Interesting, it seems you get similar results even though you didn’t use the PR. So maybe not the PR but some other recent change caused the improvements. Actually the CI tests of HangTest (https://travis-ci.com/itsdfish/HangTest/builds/146948402) show the same timings on Julia 1.3 and the latest Julia nightly, which is exactly the version you used. So I’m not sure why and how you could get the improved performance :confused:

Ever since this issue came up I felt like chasing my tail …

I think that my issue might have been slightly different from the one described here, in that I could never catch the delay with an @time statement and was seeing much longer than 110 second delays.

I believe the PR now has been merged. I still see similar results as I showed previously (I think).

For CmdStan.jl, Stan.jl and soon StatisticalRethinking.jl (v2.0.0) I’ve now removed most packages from the respective Project.toml and put glue code behing a Requires.jl barrier.

In my opinion this makes these packages usable again and pass through Travis, but basically makes my favorite workflow, working in project environments, useless. I wonder if somehow this could be fixed by using artifacts?

               _
   _       _ _(_)_     |  Documentation: https://docs.julialang.org
  (_)     | (_) (_)    |
   _ _   _| |_  __ _   |  Type "?" for help, "]?" for Pkg help.
  | | | | | | |/ _` |  |
  | | |_| | | | (_| |  |  Version 1.5.0-DEV.230 (2020-02-03)
 _/ |\__'_|_|_|\__'_|  |  Commit 3720edfc06 (0 days old master)
|__/                   |

julia> @time using HangTest
  7.372015 seconds (19.71 M allocations: 1021.494 MiB, 3.32% gc time)
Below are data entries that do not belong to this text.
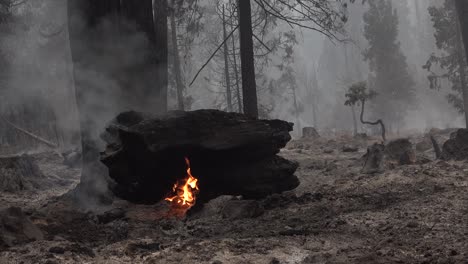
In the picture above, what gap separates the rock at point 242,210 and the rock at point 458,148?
5.18 meters

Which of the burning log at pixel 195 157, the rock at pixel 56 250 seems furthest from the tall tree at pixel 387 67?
the rock at pixel 56 250

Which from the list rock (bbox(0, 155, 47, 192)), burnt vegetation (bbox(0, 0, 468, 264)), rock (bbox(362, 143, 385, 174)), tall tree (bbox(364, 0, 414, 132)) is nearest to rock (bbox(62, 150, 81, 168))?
rock (bbox(0, 155, 47, 192))

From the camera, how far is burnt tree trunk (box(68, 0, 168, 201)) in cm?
796

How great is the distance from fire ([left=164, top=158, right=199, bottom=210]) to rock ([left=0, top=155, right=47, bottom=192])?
5297 millimetres

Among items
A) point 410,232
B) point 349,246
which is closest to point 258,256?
point 349,246

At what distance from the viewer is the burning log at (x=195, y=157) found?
6086 millimetres

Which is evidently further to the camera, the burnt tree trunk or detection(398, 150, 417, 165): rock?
detection(398, 150, 417, 165): rock

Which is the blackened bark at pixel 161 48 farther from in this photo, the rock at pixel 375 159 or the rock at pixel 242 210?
the rock at pixel 375 159

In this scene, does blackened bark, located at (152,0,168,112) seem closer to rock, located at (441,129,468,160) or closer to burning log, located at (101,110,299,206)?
burning log, located at (101,110,299,206)

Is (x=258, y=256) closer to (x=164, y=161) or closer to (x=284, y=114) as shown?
(x=164, y=161)

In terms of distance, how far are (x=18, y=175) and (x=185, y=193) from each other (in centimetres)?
580

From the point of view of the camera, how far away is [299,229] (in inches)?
211

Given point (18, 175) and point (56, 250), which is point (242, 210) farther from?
point (18, 175)

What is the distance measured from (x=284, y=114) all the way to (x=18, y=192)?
61070mm
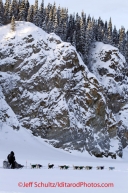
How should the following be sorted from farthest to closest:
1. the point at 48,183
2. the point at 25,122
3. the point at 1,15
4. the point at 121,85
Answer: the point at 1,15
the point at 121,85
the point at 25,122
the point at 48,183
julia> @time using MCMCChains
  0.883836 seconds (1.96 M allocations: 93.365 MiB, 12.77% gc time)

julia> @time using KernelDensity
  0.000266 seconds (493 allocations: 25.938 KiB)

julia> @time using Optim
  0.000329 seconds (573 allocations: 30.047 KiB)

Just KernelDensity:

               _
   _       _ _(_)_     |  Documentation: https://docs.julialang.org
  (_)     | (_) (_)    |
   _ _   _| |_  __ _   |  Type "?" for help, "]?" for Pkg help.
  | | | | | | |/ _` |  |
  | | |_| | | | (_| |  |  Version 1.5.0-DEV.230 (2020-02-03)
 _/ |\__'_|_|_|\__'_|  |  Commit 3720edfc06 (0 days old master)
|__/                   |

julia> @time using KernelDensity
  5.355851 seconds (10.91 M allocations: 578.610 MiB, 2.79% gc time)

Just Optim:

               _
   _       _ _(_)_     |  Documentation: https://docs.julialang.org
  (_)     | (_) (_)    |
   _ _   _| |_  __ _   |  Type "?" for help, "]?" for Pkg help.
  | | | | | | |/ _` |  |
  | | |_| | | | (_| |  |  Version 1.5.0-DEV.230 (2020-02-03)
 _/ |\__'_|_|_|\__'_|  |  Commit 3720edfc06 (0 days old master)
|__/                   |

julia> @time using Optim
  3.096964 seconds (7.38 M allocations: 392.797 MiB, 4.15% gc time)

That PR was only about delay in having to recompile a bunch of code after a package was loaded. You wouldn’t see it just timing the load time of the package and it wasn’t intended to help with that.